--- THE REQUEST ---
Return every one of the records below word for word, with the pictures left out.

Excerpts from a spatial dataset
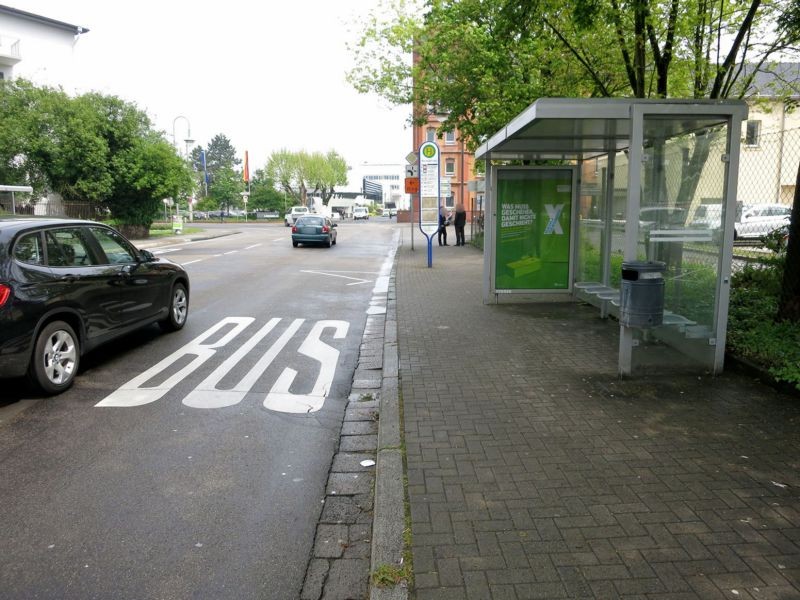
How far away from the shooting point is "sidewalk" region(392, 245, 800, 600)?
298 cm

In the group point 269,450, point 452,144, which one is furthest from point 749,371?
point 452,144

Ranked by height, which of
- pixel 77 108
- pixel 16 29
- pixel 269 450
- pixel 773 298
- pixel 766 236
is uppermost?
pixel 16 29

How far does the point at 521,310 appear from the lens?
33.9ft

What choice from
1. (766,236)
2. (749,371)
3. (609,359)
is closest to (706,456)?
(749,371)

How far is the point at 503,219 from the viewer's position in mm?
10805

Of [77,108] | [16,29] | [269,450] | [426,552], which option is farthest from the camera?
[16,29]

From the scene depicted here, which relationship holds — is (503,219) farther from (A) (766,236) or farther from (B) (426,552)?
(B) (426,552)

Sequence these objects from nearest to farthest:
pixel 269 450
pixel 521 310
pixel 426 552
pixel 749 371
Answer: pixel 426 552 < pixel 269 450 < pixel 749 371 < pixel 521 310

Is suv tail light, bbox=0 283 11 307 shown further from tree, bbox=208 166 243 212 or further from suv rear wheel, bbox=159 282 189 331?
tree, bbox=208 166 243 212

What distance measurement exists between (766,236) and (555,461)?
6794 millimetres

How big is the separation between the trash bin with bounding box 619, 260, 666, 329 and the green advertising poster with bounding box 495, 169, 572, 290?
487cm

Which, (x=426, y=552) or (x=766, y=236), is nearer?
(x=426, y=552)

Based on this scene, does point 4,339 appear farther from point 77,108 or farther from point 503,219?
point 77,108

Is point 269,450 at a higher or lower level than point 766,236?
lower
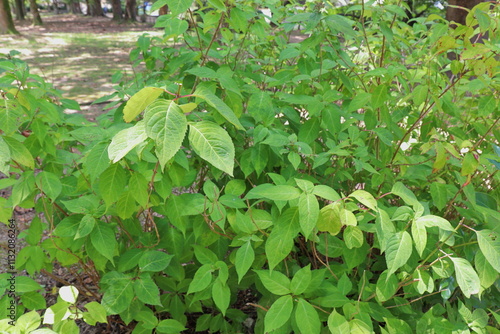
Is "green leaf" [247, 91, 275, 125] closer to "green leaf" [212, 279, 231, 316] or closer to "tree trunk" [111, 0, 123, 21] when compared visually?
"green leaf" [212, 279, 231, 316]

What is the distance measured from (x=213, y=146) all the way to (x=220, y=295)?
2.36ft

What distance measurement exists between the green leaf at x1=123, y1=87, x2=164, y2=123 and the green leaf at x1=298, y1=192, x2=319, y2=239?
0.54m

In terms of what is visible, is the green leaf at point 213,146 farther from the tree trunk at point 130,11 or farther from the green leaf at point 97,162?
the tree trunk at point 130,11

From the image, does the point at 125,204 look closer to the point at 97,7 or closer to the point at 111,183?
the point at 111,183

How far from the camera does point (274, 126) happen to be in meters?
1.82

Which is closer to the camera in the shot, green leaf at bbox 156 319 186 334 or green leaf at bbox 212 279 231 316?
green leaf at bbox 212 279 231 316

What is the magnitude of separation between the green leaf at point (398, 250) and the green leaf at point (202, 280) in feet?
2.24

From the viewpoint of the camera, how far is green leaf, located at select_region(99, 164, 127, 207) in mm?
1209

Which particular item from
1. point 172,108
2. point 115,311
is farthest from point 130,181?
point 115,311

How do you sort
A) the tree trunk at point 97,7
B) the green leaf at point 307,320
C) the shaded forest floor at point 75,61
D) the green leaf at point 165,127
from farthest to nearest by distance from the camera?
the tree trunk at point 97,7 → the shaded forest floor at point 75,61 → the green leaf at point 307,320 → the green leaf at point 165,127

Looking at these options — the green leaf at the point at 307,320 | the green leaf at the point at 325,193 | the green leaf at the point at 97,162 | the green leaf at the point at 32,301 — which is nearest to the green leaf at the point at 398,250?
the green leaf at the point at 325,193

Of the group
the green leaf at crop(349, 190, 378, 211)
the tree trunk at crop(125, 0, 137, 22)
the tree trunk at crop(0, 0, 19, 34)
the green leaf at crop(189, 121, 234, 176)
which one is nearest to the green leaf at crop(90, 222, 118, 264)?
the green leaf at crop(189, 121, 234, 176)

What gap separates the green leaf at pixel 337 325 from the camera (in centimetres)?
126

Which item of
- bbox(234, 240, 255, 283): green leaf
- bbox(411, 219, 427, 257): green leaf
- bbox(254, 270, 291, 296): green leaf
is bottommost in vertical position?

--- EXERCISE RESULT ---
How far away from the shooting point is "sidewalk" region(392, 245, 800, 600)?
298 cm

In the group point 269,450, point 452,144, which one is furthest from point 749,371?
point 452,144

Ranked by height, which of
- pixel 77 108
- pixel 16 29
- pixel 269 450
- pixel 773 298
- pixel 766 236
is uppermost?
pixel 16 29

How far does the point at 521,310 appear from the lens?
33.9ft

What choice from
1. (766,236)
2. (749,371)
3. (609,359)
is closest to (706,456)?
(749,371)

How far is the point at 503,219 from the viewer's position in mm?
10805

Of [77,108] | [16,29] | [269,450] | [426,552], which option is farthest from the camera?
[16,29]

From the scene depicted here, which relationship holds — is (503,219) farther from (A) (766,236) or farther from (B) (426,552)?
(B) (426,552)

Sequence these objects from nearest to farthest:
pixel 269 450
pixel 521 310
pixel 426 552
pixel 749 371
Answer: pixel 426 552 < pixel 269 450 < pixel 749 371 < pixel 521 310

Is suv tail light, bbox=0 283 11 307 shown further from tree, bbox=208 166 243 212 or further from suv rear wheel, bbox=159 282 189 331?
tree, bbox=208 166 243 212

What distance measurement exists between (766,236) and (555,461)?
6794 millimetres

How big is the separation between the trash bin with bounding box 619, 260, 666, 329 and the green advertising poster with bounding box 495, 169, 572, 290?
487cm

Which, (x=426, y=552) or (x=766, y=236), is nearer?
(x=426, y=552)

Based on this scene, does point 4,339 appear farther from point 77,108 or farther from point 503,219?
point 77,108

Is point 269,450 at a higher or lower level than point 766,236?
lower
Is "green leaf" [247, 91, 275, 125] closer to "green leaf" [212, 279, 231, 316] or closer to "tree trunk" [111, 0, 123, 21] when compared visually?
"green leaf" [212, 279, 231, 316]

What is the distance measured from (x=213, y=146) all the way to (x=220, y=295)?
2.36ft

What distance measurement exists between the green leaf at x1=123, y1=87, x2=164, y2=123 and the green leaf at x1=298, y1=192, x2=319, y2=239?
0.54m

In terms of what is visible, is the green leaf at point 213,146 farther from the tree trunk at point 130,11 or farther from the green leaf at point 97,162?
the tree trunk at point 130,11

From the image, does the point at 125,204 look closer to the point at 97,7 or closer to the point at 111,183?
the point at 111,183

How far from the camera does point (274, 126) happen to be in meters?
1.82

Which is closer to the camera in the shot, green leaf at bbox 156 319 186 334 or green leaf at bbox 212 279 231 316?
green leaf at bbox 212 279 231 316

What is the magnitude of separation between the green leaf at point (398, 250) and the green leaf at point (202, 280) in feet?
2.24

From the viewpoint of the camera, how far is green leaf, located at select_region(99, 164, 127, 207) in mm?
1209

Which particular item from
1. point 172,108
2. point 115,311
is farthest from point 130,181?
point 115,311

How do you sort
A) the tree trunk at point 97,7
B) the green leaf at point 307,320
C) the shaded forest floor at point 75,61
D) the green leaf at point 165,127
from farthest to nearest by distance from the camera?
the tree trunk at point 97,7 → the shaded forest floor at point 75,61 → the green leaf at point 307,320 → the green leaf at point 165,127

Looking at these options — the green leaf at the point at 307,320 | the green leaf at the point at 325,193 | the green leaf at the point at 97,162 | the green leaf at the point at 32,301 — which is nearest to the green leaf at the point at 398,250?
the green leaf at the point at 325,193

Of the group
the green leaf at crop(349, 190, 378, 211)
the tree trunk at crop(125, 0, 137, 22)
the tree trunk at crop(0, 0, 19, 34)
the green leaf at crop(189, 121, 234, 176)
which one is nearest to the green leaf at crop(90, 222, 118, 264)?
the green leaf at crop(189, 121, 234, 176)

What gap separates the green leaf at pixel 337 325 from the camera (in centimetres)?
126

Which item of
- bbox(234, 240, 255, 283): green leaf
- bbox(411, 219, 427, 257): green leaf
- bbox(254, 270, 291, 296): green leaf
is bottommost in vertical position?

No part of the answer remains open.